Gyz Galasy, Baku
The most magnificent and mysterious landmark in Baku and in Icheri Sheher is the Maiden Tower, or Gyz Galasi in Azerbaijani. Because of its unique shape and design, Maiden Tower has become the unofficial symbol of Baku. At 28 m (92 ft) tall, it’s a distinctive landmark, and quite a presence in Icheri Sheher. Since the Caspian Sea is 28 m below sea level, and the bottom of Maiden Tower is at the water level, it means that when you are standing at the top of the tower, you are actually at sea level.
The cylindrical tower was constructed on a rocky ledge that jutted into the Caspian Sea, though the seashore has been extended and Maiden Tower is now located 200 m far from the water. The walls are made of thick brick, and the tower contains a total of eight levels. The top can only be reached via a winding staircase, but the view from the top opens to a beautiful panorama of Icheri Sheher, the Caspian Sea, and the rest of the city. The walls of Maiden Tower have their own secrets. There is a deep well, reaching 21 meters (69 ft) into the ground, and which holds water to this day. There are also the remains of clay pipes in the wall, which may have been used for water, but also could have been used to remove sewage.
The Maiden Tower’s age is still a subject of disputes. Some say that the tower was built in the 12th century, as an inscription on the side of the tower dates it to this time period and names the architect as Masud ibn Davud. But other historians think that this plaque and inscription appeared later, to fix a hole in the brickwork. Having studied the lime mortar and the color of the stones used to build Maiden Tower, some say that the tower could have been built as early as the 8th century CE (as similar buildings were made in Gabala at the same time), but no later than the 10th century CE (since the stones used to build the Maiden Tower and a mosque from this time are nearly identical). Still others say that, when you look at the construction, it’s clear that the bottom half is much older than the top half. The bottom half was built in the 5th-6th centuries, and the top half was completed in the 12th century.

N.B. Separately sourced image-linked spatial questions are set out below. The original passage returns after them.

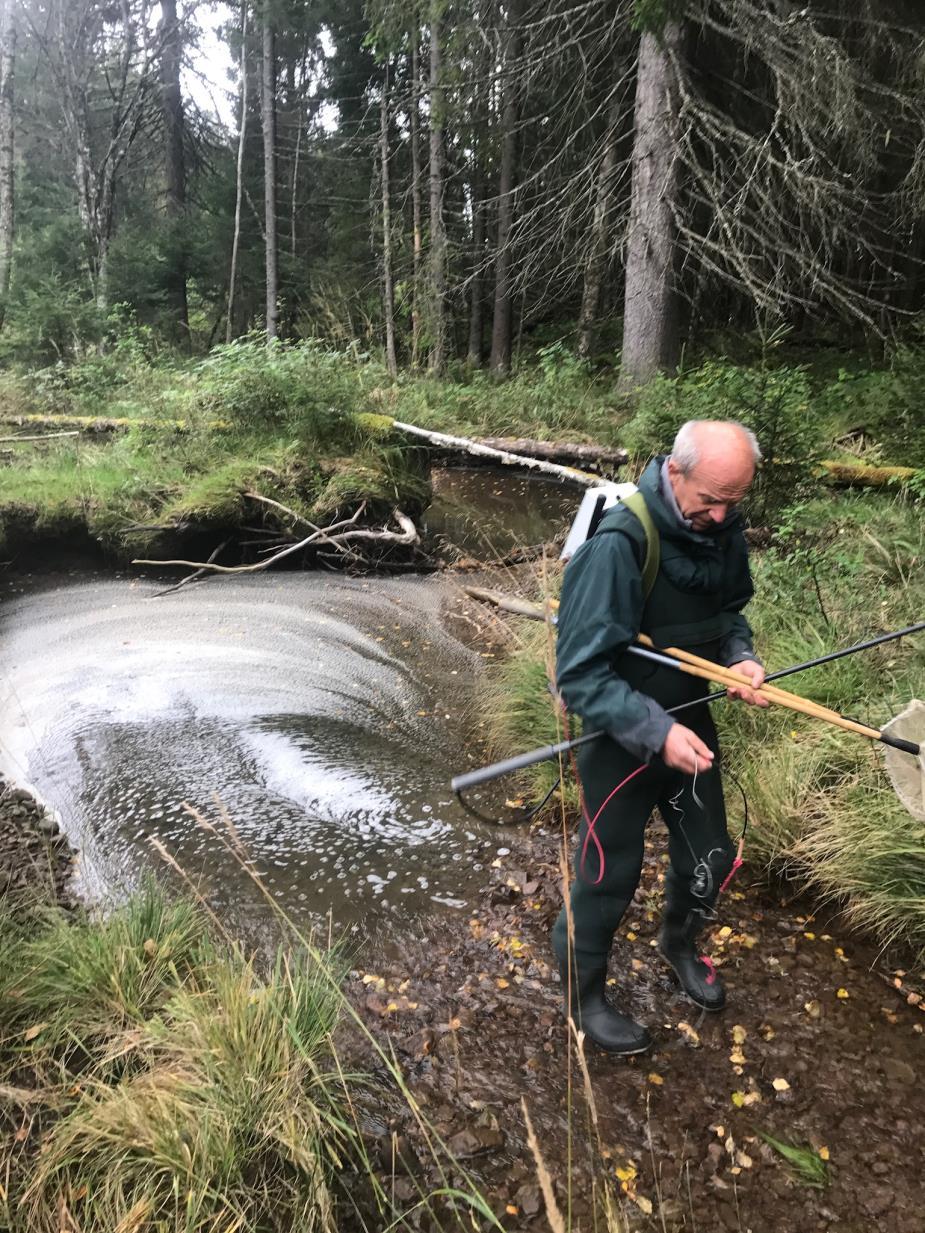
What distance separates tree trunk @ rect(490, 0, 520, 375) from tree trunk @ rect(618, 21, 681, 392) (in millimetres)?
2408

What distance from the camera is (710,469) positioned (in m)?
1.98

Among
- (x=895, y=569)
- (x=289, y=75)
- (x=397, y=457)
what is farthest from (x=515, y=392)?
(x=289, y=75)

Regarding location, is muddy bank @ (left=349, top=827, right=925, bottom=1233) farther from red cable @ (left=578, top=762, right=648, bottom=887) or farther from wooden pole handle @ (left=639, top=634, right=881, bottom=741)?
wooden pole handle @ (left=639, top=634, right=881, bottom=741)

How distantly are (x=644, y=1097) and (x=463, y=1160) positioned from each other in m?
0.61

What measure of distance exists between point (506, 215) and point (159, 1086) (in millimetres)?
14894

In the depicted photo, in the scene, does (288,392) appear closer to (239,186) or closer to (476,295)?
(476,295)

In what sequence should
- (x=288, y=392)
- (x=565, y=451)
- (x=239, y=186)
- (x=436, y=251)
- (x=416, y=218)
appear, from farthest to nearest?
(x=239, y=186) → (x=416, y=218) → (x=436, y=251) → (x=288, y=392) → (x=565, y=451)

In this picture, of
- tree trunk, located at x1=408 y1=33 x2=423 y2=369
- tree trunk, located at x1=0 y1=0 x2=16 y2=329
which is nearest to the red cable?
tree trunk, located at x1=408 y1=33 x2=423 y2=369

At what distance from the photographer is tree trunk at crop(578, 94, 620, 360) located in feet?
34.3

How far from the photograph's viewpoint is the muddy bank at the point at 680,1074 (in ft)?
6.72

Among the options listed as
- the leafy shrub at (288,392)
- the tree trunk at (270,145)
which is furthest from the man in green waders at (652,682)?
the tree trunk at (270,145)

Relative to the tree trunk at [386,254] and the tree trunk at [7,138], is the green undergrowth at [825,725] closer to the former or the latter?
the tree trunk at [386,254]

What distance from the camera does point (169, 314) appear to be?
18828 millimetres

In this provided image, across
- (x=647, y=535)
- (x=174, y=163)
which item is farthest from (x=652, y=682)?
(x=174, y=163)
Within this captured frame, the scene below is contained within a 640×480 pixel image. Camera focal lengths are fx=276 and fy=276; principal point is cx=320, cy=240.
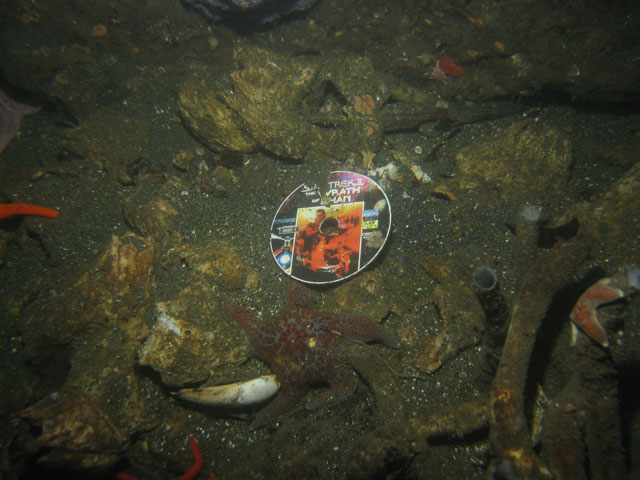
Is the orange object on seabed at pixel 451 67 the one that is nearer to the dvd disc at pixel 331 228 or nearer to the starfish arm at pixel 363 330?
the dvd disc at pixel 331 228

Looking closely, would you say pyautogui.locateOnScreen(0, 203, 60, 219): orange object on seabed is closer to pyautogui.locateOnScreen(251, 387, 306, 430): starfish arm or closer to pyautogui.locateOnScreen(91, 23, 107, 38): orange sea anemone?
pyautogui.locateOnScreen(91, 23, 107, 38): orange sea anemone

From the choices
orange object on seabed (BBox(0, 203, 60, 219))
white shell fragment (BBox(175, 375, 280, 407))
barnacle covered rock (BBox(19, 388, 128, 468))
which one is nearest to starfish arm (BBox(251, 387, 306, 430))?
white shell fragment (BBox(175, 375, 280, 407))

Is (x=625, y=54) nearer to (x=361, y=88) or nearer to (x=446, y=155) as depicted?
(x=446, y=155)

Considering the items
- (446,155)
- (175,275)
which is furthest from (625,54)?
(175,275)

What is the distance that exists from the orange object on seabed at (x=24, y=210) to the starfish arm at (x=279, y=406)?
4.01 m

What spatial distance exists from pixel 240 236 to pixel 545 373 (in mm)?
3649

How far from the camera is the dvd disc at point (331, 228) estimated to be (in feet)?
10.5

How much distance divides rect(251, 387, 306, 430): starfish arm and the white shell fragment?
0.14 m

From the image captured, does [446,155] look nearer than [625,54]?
No

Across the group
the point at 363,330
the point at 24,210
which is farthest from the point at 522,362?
the point at 24,210

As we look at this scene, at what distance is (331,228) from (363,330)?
1.35 meters

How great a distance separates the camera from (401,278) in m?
3.12

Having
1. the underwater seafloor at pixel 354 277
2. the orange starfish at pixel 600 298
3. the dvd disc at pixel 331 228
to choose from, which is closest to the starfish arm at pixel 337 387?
the underwater seafloor at pixel 354 277

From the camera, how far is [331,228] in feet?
11.6
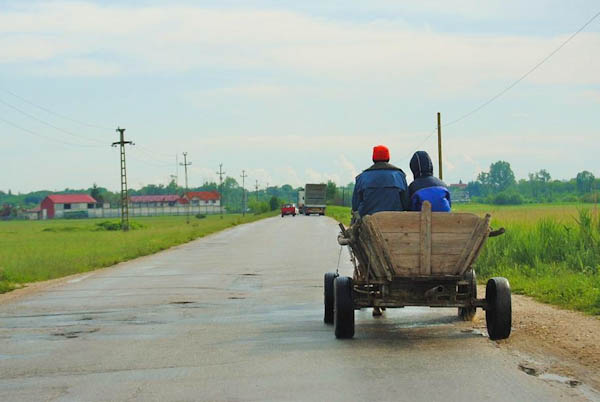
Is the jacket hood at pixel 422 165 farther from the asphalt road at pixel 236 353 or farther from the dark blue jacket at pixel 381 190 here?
the asphalt road at pixel 236 353

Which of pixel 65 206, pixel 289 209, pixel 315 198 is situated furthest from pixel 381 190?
pixel 65 206

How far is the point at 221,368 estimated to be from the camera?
25.7ft

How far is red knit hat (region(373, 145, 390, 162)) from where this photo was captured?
10359mm

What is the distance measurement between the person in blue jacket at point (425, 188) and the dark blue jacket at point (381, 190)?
169 millimetres

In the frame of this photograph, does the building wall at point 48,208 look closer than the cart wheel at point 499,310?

Even more complicated is the use of the tower. It was poorly suited for defense, because of its small size, and since the windows are not suitable for warfare. Most likely, Maiden Tower was built as a Zoroastrian temple, since in those times, people were not buried. Their bodies were left in an exposed place, and birds came and ate the flesh and left the bones. We do know that Maiden Tower was an important stronghold during the Shirvan dynasty, in the 12th century, and that it was used as a beacon in the 18th and 19th centuries.
A local legend says that the tower got its name when a girl was given for marriage, though she didn’t want to get married. She asked her groom to build a tower for her, hoping to distract or dissuade him. But he did not change his mind while building the tower, so the girl climbed to the top and jumped to her death in the sea.

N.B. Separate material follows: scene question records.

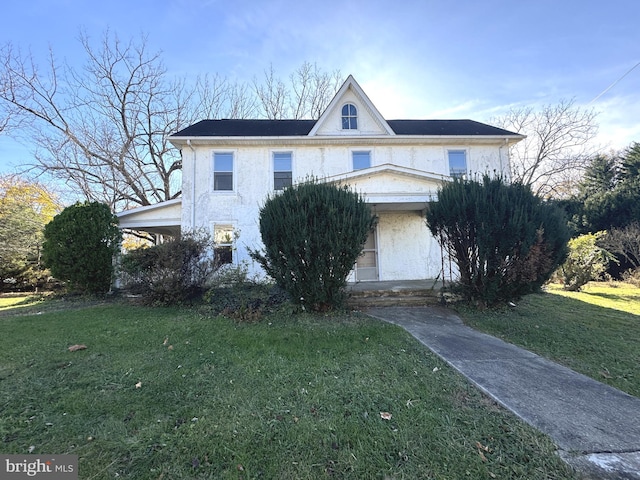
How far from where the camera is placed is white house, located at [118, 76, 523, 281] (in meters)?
10.9

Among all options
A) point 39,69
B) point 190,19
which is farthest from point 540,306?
point 39,69

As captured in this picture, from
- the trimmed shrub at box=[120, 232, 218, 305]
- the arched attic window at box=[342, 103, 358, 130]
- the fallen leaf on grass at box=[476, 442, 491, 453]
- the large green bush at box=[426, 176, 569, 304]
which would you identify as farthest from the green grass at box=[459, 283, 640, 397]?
the arched attic window at box=[342, 103, 358, 130]

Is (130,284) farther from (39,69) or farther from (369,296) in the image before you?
(39,69)

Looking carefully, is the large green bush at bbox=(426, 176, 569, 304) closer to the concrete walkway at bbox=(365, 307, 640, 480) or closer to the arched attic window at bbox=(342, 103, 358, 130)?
the concrete walkway at bbox=(365, 307, 640, 480)

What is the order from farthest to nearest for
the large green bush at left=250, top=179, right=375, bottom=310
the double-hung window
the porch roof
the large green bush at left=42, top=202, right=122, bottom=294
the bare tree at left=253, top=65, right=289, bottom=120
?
the bare tree at left=253, top=65, right=289, bottom=120
the double-hung window
the porch roof
the large green bush at left=42, top=202, right=122, bottom=294
the large green bush at left=250, top=179, right=375, bottom=310

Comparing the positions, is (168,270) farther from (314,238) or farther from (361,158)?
(361,158)

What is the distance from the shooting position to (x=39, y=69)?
14.7 meters

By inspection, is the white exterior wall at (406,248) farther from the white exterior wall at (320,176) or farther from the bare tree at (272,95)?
the bare tree at (272,95)

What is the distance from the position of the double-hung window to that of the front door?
19.1ft

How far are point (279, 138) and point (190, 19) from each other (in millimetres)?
4679

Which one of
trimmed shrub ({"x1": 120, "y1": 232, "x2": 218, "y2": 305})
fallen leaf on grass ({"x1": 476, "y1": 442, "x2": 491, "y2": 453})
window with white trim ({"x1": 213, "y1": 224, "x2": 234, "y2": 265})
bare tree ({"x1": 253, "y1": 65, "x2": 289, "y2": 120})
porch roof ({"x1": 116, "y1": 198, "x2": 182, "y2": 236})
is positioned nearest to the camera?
fallen leaf on grass ({"x1": 476, "y1": 442, "x2": 491, "y2": 453})

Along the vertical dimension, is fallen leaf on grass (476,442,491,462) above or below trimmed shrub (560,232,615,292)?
below

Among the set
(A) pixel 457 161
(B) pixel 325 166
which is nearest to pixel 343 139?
(B) pixel 325 166

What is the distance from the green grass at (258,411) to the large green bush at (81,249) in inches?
176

According to another legend, Maiden Tower is near the spot where St Bartholomew, one of the 12 apostles, was executed. Bartholomew arrived in Baku in the 1st century CE to preach Christianity, but his doctrine was rejected and he was executed near the walls of the Maiden Tower. The place where he was executed is marked with a small chapel, which is clearly visible in an 1890 photo of the Maiden Tower.
Today, Maiden Tower holds a museum, with exhibits that show daily life in the 18th and 19th century, plus how Baku and its architecture have grown and developed. The tower has undergone several recent renovations, and today is located in the center of a large square and marketplace. Since 2000, Maiden Tower has been included in the UNESCO World Heritage List.